Sergio García
31 Octubre 2017•Actualizar: 31 Octubre 2017
La procuradora general de Argentina, Alejandra Gils, le presentó su renuncia al presidente, Mauricio Macri, y argumentó que su dimisión se debe a las reformas que se tramitan en el sector de la justicia que considera afectarán la autonomía de la institución que encabeza.
Gils enfatizó que renuncia para que el gobierno de Macri se abstenga de impulsar unas reformas que rompen “el equilibrio que debe regir el sistema de administración de justicia”.
El ministro de justicia y derechos humanos de Argentina, Germán Garavano, confirmó que la dimisión de la procuradora será efectiva a partir del 31 de diciembre y que la renuncia fue solicitada por el gobierno.
“Valoramos el paso que ha dado la procuradora. Seguramente en estos días el presidente aceptará formalmente la renuncia”, manifestó Garavano.

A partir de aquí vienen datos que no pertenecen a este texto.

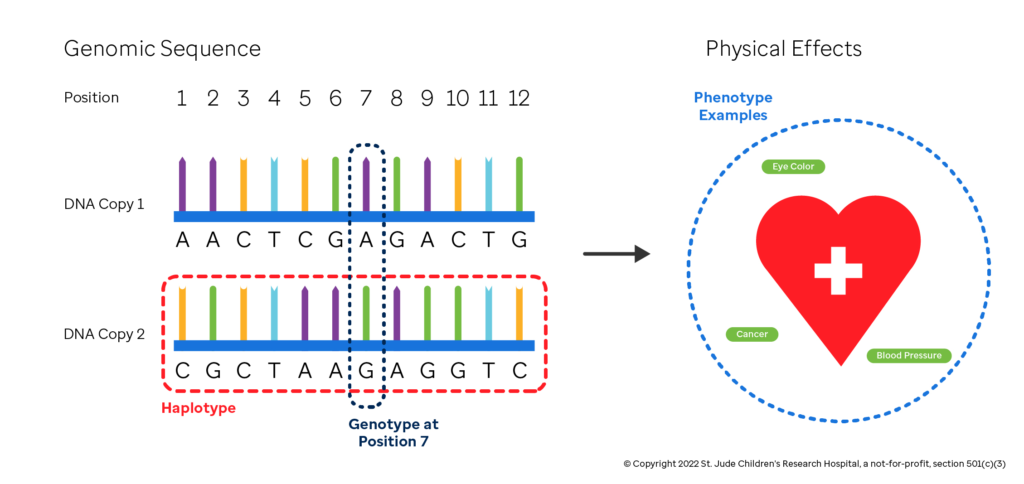 Genomic Sequence

Position 1 2 3 4 5 6 7 8 9 10 11 12

DNA Copy 1

A A C T C G A G A C T G

DNA Copy 2

C G C T A A G A G G T C

Haplotype

Genotype at Position 7

Physical Effects

Phenotype Examples

Eye Color

Cancer

Blood Pressure

© Copyright 2022 St. Jude Children's Research Hospital, a not-for-profit, section 501(c)(3)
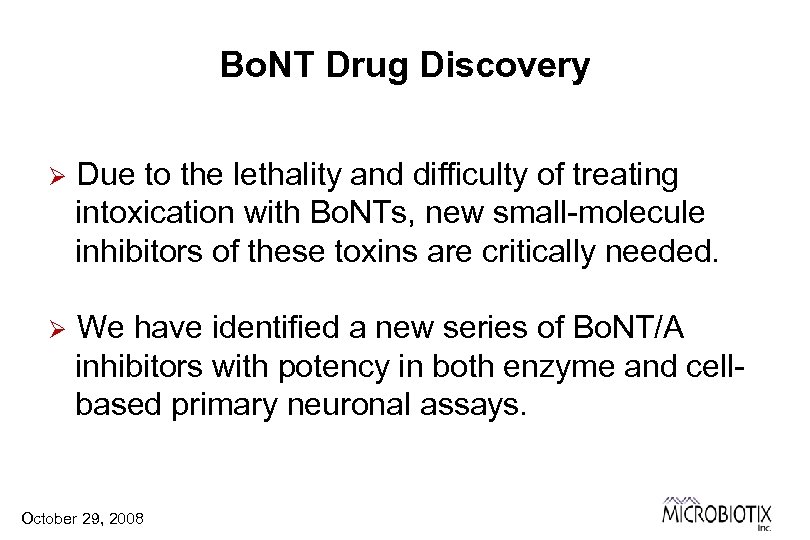 BoNT Drug Discovery

➢ Due to the lethality and difficulty of treating intoxication with BoNTs, new small-molecule inhibitors of these toxins are critically needed.

➢ We have identified a new series of BoNT/A inhibitors with potency in both enzyme and cell-based primary neuronal assays.

October 29, 2008

MICROBIOTIX Inc.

El ministro se refirió a las reformas que se impulsan desde el gobierno y destacó que las transformaciones de la justicia penal son necesarias en el enfrentamiento al narcotráfico y la corrupción.
“Es importante que haya controles y contrapesos. De hecho, muchas de las cosas que se le han cuestionado a la procuradora han tenido que ver con decisiones de fuerte impacto institucional tomadas unipersonalmente. Hay que avanzar en esa línea”, aseveró Garavano.
Gils tiene una investigación abierta en su contra desde el pasado 12 de octubre por unas presuntas irregularidades en la compra en 2013 del edificio que sirve de sede al ministerio público fiscal de Argentina.
La jefa de los fiscales en el país sudamericano fue nombrada en 2012 por la ex presidenta Cristina Fernández.
Gils fue señalada por el gobierno de Macri de no ser imparcial en sus investigaciones y de ser una militante del partido Unidad Ciudadana que lidera la exmandataria argentina.